Emily is my new Internet hero, re: the guy and the shit. Secondly, what is this question? Now he's asking about their personal preferences with dudes? How is that about him? By finding out what they DO like he clarifies how he is NOT like those dudes, as if suddenly working to be more like the dudes they DO like is the answer? Nooooooooo, it is not the answer. The answer is to be the best version of YOU, and find a woman who likes that. Not some magical geek-to-beefcake makeover montage. Though I would find that amusing.

But there's more! The interview awkwardness doesn't stop, not for a single person involved including the reader. It builds with tension into more and more detailed questions with three other rejectors about physical preferences and height and for some reason he is really concerned about how quickly women determine the fuckability of a potential mate, k?
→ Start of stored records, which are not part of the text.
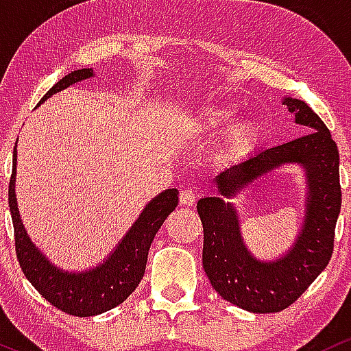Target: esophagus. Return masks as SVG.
<instances>
[{"instance_id":"1","label":"esophagus","mask_w":351,"mask_h":351,"mask_svg":"<svg viewBox=\"0 0 351 351\" xmlns=\"http://www.w3.org/2000/svg\"><path fill=\"white\" fill-rule=\"evenodd\" d=\"M195 192L192 189H184L179 194V202L180 206H192L195 202Z\"/></svg>"}]
</instances>
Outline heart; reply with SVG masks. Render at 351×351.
Segmentation results:
<instances>
[{"label":"heart","mask_w":351,"mask_h":351,"mask_svg":"<svg viewBox=\"0 0 351 351\" xmlns=\"http://www.w3.org/2000/svg\"><path fill=\"white\" fill-rule=\"evenodd\" d=\"M234 112L226 106H207L200 109L192 119L186 121V131L191 136H200V134H214L223 129L232 119ZM257 139V128L250 121L232 125L227 132L226 144L228 151L242 152Z\"/></svg>","instance_id":"obj_1"}]
</instances>
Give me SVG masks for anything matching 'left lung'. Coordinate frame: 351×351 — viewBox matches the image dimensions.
I'll return each instance as SVG.
<instances>
[{"label": "left lung", "mask_w": 351, "mask_h": 351, "mask_svg": "<svg viewBox=\"0 0 351 351\" xmlns=\"http://www.w3.org/2000/svg\"><path fill=\"white\" fill-rule=\"evenodd\" d=\"M283 104L295 114V123L310 132L230 165L215 177V186L230 197L278 165L302 164L310 192L305 223L293 249L277 262L255 261L240 237L232 204L220 197L197 202L204 227L202 265L208 280L223 300L252 313L282 312L312 285L332 258L341 207L340 156L328 128L303 101L285 97Z\"/></svg>", "instance_id": "left-lung-1"}]
</instances>
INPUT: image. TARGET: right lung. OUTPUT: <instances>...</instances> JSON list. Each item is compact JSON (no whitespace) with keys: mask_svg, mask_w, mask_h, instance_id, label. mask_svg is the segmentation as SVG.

Turns out — SPOILER — that some women know right away if they will fuck a guy, but some women don't give a shit. Tough nut to interview awkwardly, I always say.

I get it dude. You know they aren't attracted to you. But why are you pouring salt in this wound? Awkward salt-wound comedy?

Moving up to the top of the Escalator of Awkward: Eventually I stop feeling sorry for Geeky McNerdy and start feeling sorry for these nice women. Exactly HOW NICE do women have to be in these situations? What do you owe someone you're turning down? Do you have to be nice? Do you have to give reasons? Do you have to elaborate on what you like and don't like so the person can understand precisely to what degree you fit on the spectrum of What That Person Likes? It's one thing to give someone a reason who politely asks why you weren't into them, and quite another to find yourself filling out the Kinsey questionnaire on dating preferences.

Again, hard to imagine guys who reject women being ok with this, or not seeing it as totally pathetic if not stalker-time.com (not a real website).

Also, guy, not every meeting between men and women is a romantic interlude. Many of these meetings with these women who rejected him seemed to involve having met via improv groups or creative work where a woman might be expecting to just I dunno, work? Learn? Make contacts? Friends? Do a little networking?

Most women are living their lives, sometimes wanting to meet people and sometimes not, and sometimes instantly attracted to people and sometimes not, and sometimes caring about beefy good looks and sometimes not.

I think going forward, it might be easier to just rely on the age-old wisdom of most advice columnists, who say that if you are chronically shit out of luck on the dating front, turn not to the people who rejected you, but to trusted friends who can offer constructive advice on how you might be offending women. But you're going to want to stick to women who haven't rejected you. That woman doesn't owe you a primer on the labyrinth of her own desire. In fact, if you want to understand more about women, try just being friends with some of them. Seriously. You can learn a lot.